### Exercise instructions
Please print the listing that follows word for word, but skip any pictures it holds.

### Recorded data
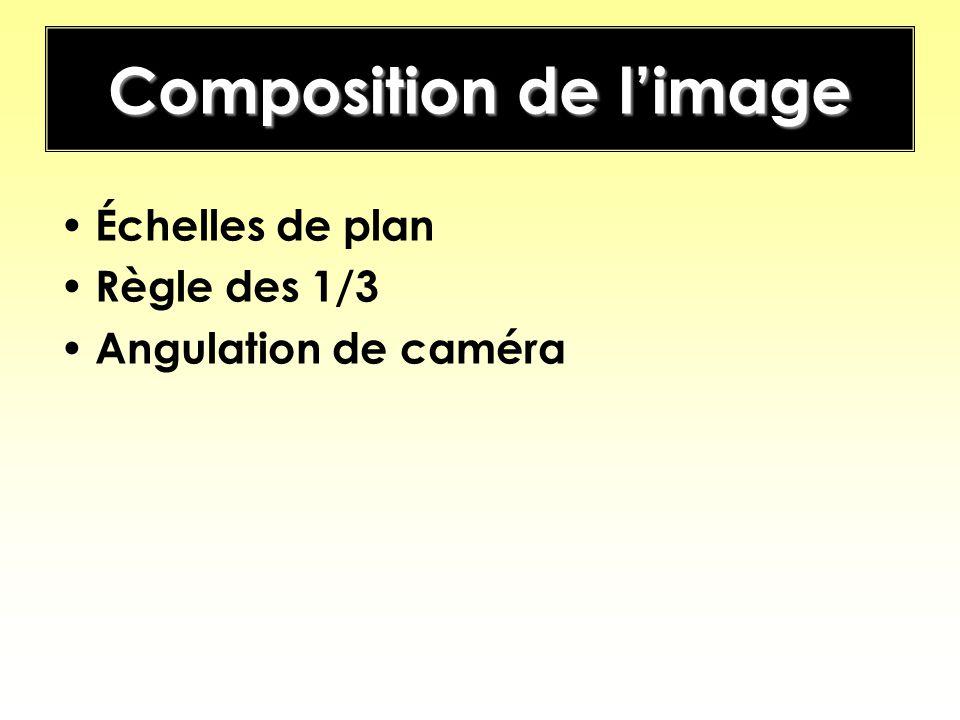 Composition de l'image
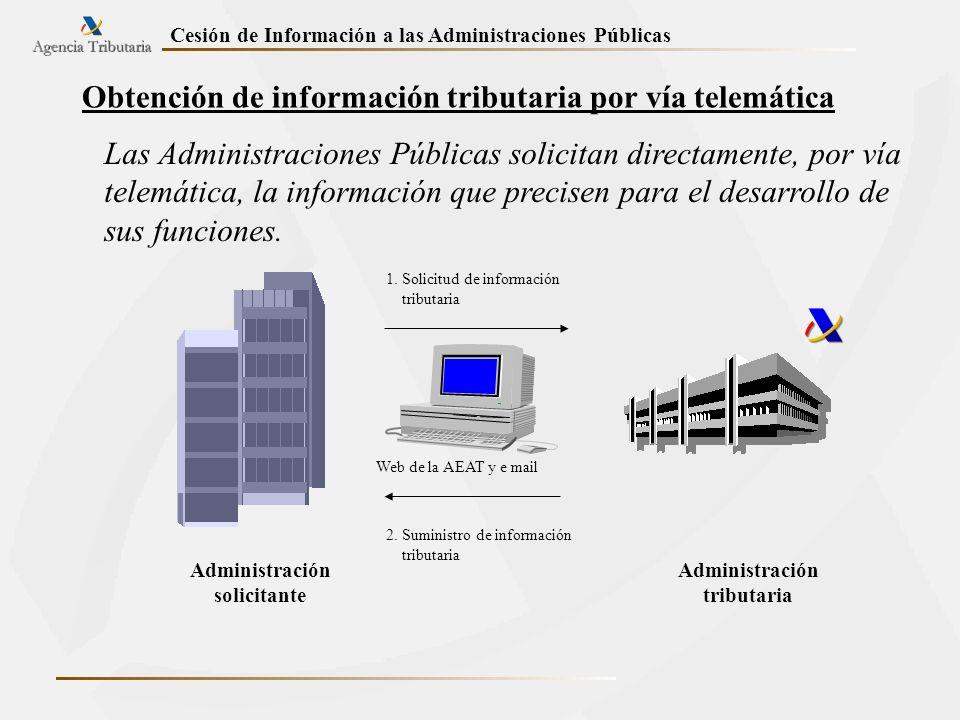 Obtención de información tributaria por vía telemática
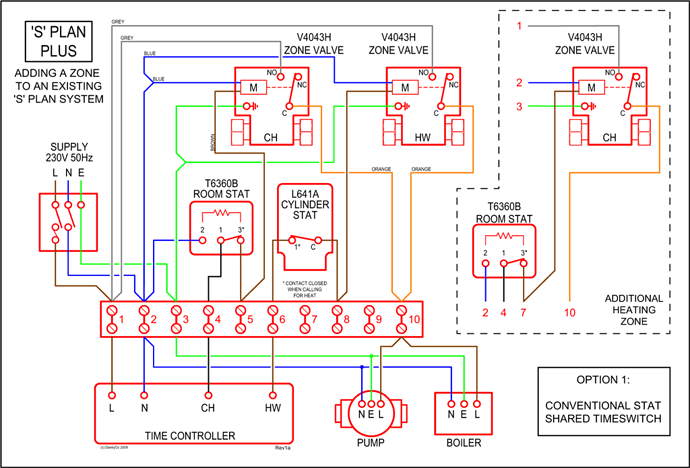 Aquaguard Float Switch Wiring Diagram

### Written answer
 Composition de l'image
 Obtención de información tributaria por vía telemática
 Aquaguard Float Switch Wiring Diagram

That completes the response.